Everything from the line containing "What depth separates" to the last line of the records must be returned verbatim; nothing else belongs in the output.

= = =

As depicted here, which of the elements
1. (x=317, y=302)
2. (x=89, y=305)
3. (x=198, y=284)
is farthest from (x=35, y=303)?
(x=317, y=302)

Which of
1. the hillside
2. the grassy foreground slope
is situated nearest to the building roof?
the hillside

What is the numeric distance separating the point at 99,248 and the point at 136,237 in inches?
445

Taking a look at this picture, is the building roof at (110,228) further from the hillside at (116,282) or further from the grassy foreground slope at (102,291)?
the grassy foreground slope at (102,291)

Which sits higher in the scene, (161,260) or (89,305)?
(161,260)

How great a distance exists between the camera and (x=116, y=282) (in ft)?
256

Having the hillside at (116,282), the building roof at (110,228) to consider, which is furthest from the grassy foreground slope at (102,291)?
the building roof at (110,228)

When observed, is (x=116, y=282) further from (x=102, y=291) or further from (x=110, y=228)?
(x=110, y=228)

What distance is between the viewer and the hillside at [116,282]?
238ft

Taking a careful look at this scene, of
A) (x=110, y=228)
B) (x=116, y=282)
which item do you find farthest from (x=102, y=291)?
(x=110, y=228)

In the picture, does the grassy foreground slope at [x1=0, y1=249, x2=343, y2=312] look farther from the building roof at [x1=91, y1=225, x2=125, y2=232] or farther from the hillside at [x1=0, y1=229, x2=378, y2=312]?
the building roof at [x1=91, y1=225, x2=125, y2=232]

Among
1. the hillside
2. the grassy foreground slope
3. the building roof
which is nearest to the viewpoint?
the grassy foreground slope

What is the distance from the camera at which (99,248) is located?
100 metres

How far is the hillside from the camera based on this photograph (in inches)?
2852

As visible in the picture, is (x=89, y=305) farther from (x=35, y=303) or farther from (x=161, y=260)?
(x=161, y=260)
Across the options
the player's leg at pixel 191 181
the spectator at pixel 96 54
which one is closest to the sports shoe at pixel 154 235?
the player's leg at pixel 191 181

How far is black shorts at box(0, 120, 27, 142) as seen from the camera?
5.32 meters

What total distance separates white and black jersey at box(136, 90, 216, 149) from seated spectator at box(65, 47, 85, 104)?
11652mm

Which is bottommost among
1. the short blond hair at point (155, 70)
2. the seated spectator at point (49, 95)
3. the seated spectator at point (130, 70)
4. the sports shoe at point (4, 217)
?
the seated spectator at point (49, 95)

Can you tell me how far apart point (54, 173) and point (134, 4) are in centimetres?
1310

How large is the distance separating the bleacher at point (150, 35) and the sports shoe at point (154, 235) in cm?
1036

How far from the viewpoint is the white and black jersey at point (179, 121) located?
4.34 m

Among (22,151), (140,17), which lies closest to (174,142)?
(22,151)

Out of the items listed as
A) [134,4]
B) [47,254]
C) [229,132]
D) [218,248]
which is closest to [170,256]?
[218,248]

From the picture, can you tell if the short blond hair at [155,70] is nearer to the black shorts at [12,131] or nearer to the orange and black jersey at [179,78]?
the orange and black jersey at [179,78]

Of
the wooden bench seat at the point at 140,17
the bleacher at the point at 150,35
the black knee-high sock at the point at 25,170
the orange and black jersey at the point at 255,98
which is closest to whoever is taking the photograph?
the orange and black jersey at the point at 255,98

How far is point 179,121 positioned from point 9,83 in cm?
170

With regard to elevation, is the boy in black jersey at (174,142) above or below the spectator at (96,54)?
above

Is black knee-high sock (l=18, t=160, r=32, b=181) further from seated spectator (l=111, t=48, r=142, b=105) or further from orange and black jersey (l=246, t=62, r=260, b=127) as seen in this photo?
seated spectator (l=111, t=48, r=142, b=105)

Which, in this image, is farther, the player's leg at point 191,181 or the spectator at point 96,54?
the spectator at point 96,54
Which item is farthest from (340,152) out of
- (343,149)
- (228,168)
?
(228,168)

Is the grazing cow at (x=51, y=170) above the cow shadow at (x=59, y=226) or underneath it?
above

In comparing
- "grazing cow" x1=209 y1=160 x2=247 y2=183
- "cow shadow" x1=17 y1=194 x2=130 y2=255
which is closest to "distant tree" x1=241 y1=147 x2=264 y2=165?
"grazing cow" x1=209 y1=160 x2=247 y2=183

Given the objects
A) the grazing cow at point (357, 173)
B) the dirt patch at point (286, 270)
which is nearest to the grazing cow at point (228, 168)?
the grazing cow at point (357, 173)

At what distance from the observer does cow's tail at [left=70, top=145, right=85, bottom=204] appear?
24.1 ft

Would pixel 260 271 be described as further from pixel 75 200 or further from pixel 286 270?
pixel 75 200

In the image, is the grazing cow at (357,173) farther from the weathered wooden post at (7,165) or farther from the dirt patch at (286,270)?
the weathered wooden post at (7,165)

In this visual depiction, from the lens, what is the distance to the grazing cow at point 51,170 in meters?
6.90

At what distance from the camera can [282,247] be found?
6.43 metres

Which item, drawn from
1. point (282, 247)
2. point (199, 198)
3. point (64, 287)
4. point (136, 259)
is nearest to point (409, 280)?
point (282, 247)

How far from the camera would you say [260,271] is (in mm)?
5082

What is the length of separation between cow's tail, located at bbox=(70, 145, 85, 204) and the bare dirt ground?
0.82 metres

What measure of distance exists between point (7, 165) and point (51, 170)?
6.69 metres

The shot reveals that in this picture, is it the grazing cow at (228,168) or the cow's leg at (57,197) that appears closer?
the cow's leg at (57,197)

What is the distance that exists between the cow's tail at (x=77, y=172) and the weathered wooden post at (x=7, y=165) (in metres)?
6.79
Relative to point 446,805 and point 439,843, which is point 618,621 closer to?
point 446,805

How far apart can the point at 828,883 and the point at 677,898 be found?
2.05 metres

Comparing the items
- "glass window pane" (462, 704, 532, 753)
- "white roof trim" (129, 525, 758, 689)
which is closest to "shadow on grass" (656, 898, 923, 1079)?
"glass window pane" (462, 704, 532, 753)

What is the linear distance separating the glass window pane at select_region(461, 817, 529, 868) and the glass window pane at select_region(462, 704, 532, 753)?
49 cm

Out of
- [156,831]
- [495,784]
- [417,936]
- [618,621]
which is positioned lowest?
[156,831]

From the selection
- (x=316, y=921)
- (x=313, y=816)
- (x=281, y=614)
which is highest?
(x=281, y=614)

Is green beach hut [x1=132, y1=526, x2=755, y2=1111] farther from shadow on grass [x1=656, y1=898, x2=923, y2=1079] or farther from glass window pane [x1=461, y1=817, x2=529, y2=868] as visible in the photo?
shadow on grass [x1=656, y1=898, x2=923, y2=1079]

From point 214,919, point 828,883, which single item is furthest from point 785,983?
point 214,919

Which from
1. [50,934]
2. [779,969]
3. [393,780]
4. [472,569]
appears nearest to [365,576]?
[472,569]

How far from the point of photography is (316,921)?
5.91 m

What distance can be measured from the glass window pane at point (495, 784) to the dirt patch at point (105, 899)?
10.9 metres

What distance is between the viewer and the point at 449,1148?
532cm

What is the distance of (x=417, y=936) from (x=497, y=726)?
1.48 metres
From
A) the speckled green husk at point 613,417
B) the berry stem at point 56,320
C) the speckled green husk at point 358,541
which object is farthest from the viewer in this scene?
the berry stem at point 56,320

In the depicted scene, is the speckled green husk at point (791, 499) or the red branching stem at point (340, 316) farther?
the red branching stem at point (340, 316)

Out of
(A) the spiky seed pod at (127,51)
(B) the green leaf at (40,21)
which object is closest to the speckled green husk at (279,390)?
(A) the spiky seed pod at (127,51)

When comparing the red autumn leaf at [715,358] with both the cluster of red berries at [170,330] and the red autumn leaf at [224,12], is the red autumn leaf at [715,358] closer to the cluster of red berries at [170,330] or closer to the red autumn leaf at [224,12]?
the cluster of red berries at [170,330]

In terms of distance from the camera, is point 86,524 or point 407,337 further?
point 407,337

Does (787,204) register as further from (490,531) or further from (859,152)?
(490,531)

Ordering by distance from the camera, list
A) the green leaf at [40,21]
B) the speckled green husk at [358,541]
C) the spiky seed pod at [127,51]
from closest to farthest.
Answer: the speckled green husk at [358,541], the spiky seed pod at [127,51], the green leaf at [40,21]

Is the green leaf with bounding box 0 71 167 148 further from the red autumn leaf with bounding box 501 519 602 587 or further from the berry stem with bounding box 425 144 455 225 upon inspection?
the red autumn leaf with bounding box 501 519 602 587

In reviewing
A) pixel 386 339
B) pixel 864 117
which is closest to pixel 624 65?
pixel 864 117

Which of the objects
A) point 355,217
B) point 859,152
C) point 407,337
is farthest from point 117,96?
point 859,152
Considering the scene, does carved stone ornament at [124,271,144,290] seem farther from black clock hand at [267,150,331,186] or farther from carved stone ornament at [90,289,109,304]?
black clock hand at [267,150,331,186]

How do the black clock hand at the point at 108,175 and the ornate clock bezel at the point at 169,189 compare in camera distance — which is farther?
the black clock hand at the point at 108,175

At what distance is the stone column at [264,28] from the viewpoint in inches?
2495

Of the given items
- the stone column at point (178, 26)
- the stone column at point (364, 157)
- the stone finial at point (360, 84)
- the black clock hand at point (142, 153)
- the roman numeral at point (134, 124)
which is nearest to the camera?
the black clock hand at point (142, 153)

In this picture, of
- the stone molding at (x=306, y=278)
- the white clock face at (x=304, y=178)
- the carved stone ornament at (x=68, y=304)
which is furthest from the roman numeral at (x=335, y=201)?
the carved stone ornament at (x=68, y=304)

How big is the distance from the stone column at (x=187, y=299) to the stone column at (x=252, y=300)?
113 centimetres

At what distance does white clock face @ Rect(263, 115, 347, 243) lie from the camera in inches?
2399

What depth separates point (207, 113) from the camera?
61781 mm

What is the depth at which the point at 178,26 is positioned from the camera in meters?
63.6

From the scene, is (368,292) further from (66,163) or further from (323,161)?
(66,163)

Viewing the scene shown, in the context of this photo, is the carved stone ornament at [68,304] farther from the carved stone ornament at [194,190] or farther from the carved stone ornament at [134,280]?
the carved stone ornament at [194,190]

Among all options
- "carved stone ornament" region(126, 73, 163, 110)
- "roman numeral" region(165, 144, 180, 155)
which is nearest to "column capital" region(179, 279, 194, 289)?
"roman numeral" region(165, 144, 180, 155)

= = =

→ **Written response**
What depth separates point (207, 113) from the camera?
61781 mm

What is the depth at which the point at 178,26 is positioned from the camera in meters?
63.6

From the scene, is (368,292) further from (66,163) or further from (323,161)?
(66,163)

Viewing the scene shown, in the context of this photo, is the carved stone ornament at [68,304] farther from the carved stone ornament at [194,190] or farther from the carved stone ornament at [134,280]?
the carved stone ornament at [194,190]

Among all options
- "carved stone ornament" region(126, 73, 163, 110)
- "roman numeral" region(165, 144, 180, 155)
which is nearest to "column capital" region(179, 279, 194, 289)?
"roman numeral" region(165, 144, 180, 155)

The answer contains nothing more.